Könnte es dann soetwas wie einen Volksgeist geben, der zwar nur in den Volkszugehörigen existiert, aber doch etwas von unserer individuellen Seele Verschiedenes? Lebte ein Verstorbener in so einem Volksgeist weiter, wäre er wirklich zwar verstorben, wäre aber als Seele eben doch noch in seinem Volke lebendig. Könnte es also ähnlich wie einen Mannschaftsgeist auch einen Volksgeist geben? Herder wird der Ausspruch zugeschrieben, daß die Völker Gedanken Gottes seien. Wäre es denkbar, daß ein Volk so auch mit einem Volksgeist ausgestattet erschaffen worden ist als einer Kollektividentität, aus der kein verstorbener Volkszugehöriger herausfällt?

Diese scheinbar so einfache Aussage stellt doch, wenn verstanden werden will, was da gelesen worden ist, uns vor beachtliche Denkprobleme. Es gibt keinen zwingenden Grund, hierbei der Ideologie des Liberalismus, fussend in dem Nominalismus zu folgen. Ein realistisches Denken wird stattdessen dem Begriff des Volkes ein reales Sein zusprechen und es nicht einfach entsubstantialiseren mit der These, so ein Begriff wäre nur ein Gedankending, das sich einer Abstraktion von vielen Menschen mit Ähnlichkeiten verdanke. Wenn aber das Volk eine Realie ist, die sein Begriff adäquat ausdrückt, dann ist auch ein Volksgeist denkbar, der sich vielleicht in den Gliedern eines Volkes individuiert, aber doch dabei ein Geist bleibt, in dem alle Glieder eines Volkes, auch die verstorbenen sind.

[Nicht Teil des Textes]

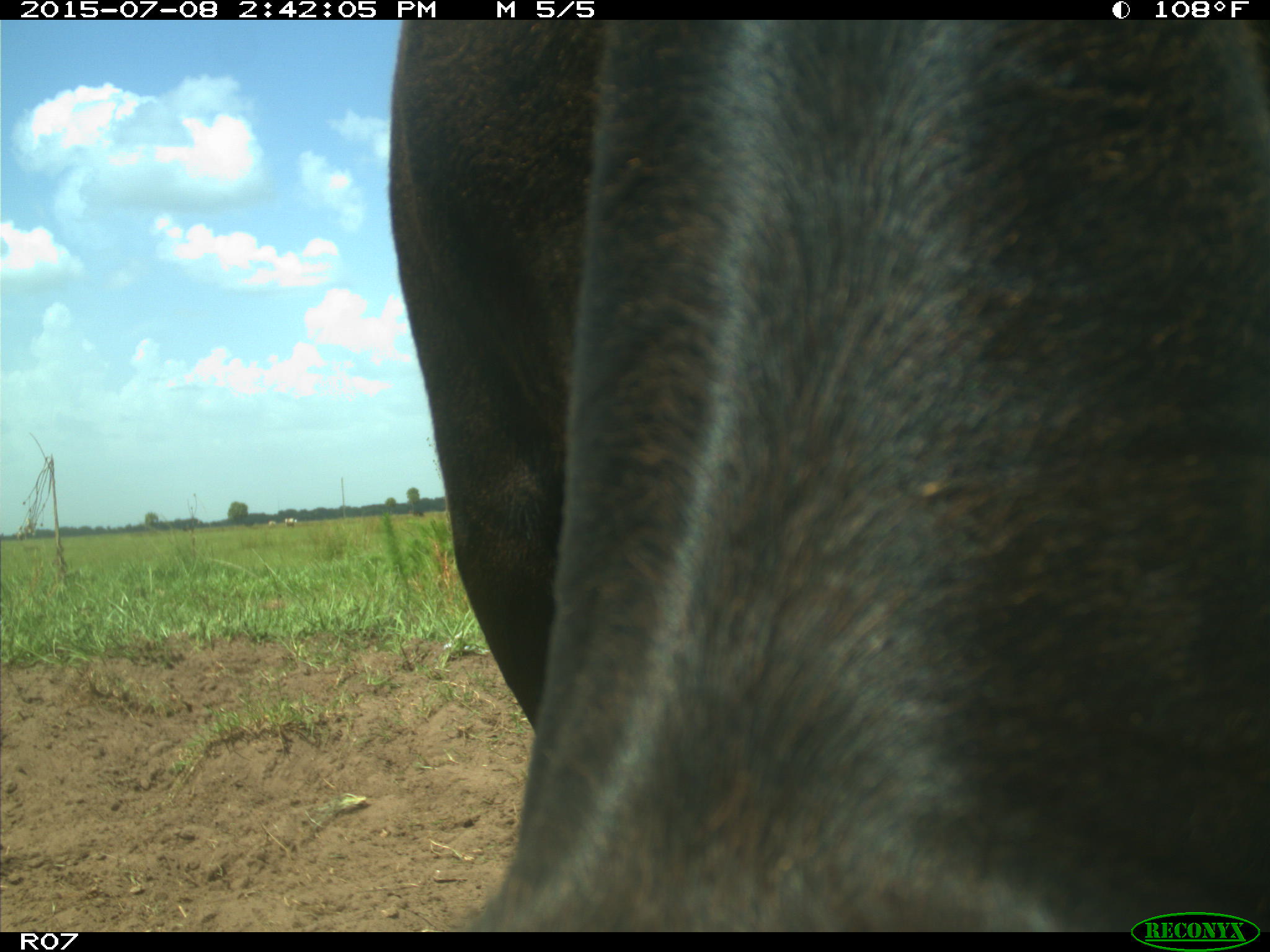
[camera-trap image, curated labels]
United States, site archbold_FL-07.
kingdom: Animalia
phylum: Chordata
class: Mammalia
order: Artiodactyla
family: Bovidae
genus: Bos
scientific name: Bos taurus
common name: domestic cow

Das ist nun ein recht spekulativ daherkommender Gedankengang, aber ohne einen solchen scheint mir das in diesem Roman Ausgesagte nicht verstehbar zu sein. Ob er aber auch wahr ist, das steht und fällt wohl mit der Frage, ob trotz der Vormachtstellung eines nominalistischen Denkens einem begriffsrealistischen noch ein Wahrheitsgehalt zuschreibbar ist.